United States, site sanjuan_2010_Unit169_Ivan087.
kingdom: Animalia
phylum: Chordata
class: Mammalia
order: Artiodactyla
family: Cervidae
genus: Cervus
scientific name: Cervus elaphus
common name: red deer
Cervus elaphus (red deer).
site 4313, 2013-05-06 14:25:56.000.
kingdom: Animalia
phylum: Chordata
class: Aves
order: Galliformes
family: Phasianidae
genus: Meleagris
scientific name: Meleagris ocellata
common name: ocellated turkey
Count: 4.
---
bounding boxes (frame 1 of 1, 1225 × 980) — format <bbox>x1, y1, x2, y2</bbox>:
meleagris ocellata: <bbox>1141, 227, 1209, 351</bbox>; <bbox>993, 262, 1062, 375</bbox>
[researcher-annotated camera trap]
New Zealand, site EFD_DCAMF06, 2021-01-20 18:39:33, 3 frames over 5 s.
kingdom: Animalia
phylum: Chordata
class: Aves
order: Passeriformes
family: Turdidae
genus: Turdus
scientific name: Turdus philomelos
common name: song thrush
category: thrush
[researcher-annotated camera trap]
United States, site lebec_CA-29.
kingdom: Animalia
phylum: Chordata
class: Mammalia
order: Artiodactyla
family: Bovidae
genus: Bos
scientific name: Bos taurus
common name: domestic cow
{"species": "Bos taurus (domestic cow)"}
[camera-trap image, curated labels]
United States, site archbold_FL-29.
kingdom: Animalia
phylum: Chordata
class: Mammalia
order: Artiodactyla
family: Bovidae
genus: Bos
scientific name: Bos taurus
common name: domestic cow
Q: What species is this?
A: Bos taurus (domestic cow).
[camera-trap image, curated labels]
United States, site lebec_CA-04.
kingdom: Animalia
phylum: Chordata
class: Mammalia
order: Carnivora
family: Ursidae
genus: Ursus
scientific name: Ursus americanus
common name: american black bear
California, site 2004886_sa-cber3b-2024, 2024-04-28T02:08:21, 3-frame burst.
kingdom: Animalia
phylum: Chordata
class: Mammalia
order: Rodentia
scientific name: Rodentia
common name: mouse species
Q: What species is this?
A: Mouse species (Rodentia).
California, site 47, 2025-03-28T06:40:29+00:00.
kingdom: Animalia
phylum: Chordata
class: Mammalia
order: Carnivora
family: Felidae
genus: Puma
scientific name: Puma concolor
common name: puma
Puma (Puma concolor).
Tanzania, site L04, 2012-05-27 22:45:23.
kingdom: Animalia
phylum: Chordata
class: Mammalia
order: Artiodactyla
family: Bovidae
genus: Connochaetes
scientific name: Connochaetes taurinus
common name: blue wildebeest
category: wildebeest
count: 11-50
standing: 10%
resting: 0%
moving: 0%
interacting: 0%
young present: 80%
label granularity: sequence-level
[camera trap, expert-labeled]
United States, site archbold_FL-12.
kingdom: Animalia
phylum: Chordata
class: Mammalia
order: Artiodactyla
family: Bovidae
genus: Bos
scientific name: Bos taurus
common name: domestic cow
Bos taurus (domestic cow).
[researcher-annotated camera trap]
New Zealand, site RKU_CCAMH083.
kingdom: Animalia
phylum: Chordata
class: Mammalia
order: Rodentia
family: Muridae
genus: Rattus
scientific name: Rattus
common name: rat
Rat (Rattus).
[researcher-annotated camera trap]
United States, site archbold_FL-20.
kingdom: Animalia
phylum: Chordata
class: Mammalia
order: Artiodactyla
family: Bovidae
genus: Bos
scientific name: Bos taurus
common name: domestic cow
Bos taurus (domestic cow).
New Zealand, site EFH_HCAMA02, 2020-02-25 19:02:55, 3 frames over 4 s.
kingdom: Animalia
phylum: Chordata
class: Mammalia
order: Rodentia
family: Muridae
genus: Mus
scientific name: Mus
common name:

++++++++++++++++++++

Task item: Every line from the data above that contains "Zealand" must appear in the answer.

The answer:
New Zealand, site EFD_DCAMF06, 2021-01-20 18:39:33, 3 frames over 5 s.
New Zealand, site RKU_CCAMH083.
New Zealand, site EFH_HCAMA02, 2020-02-25 19:02:55, 3 frames over 4 s.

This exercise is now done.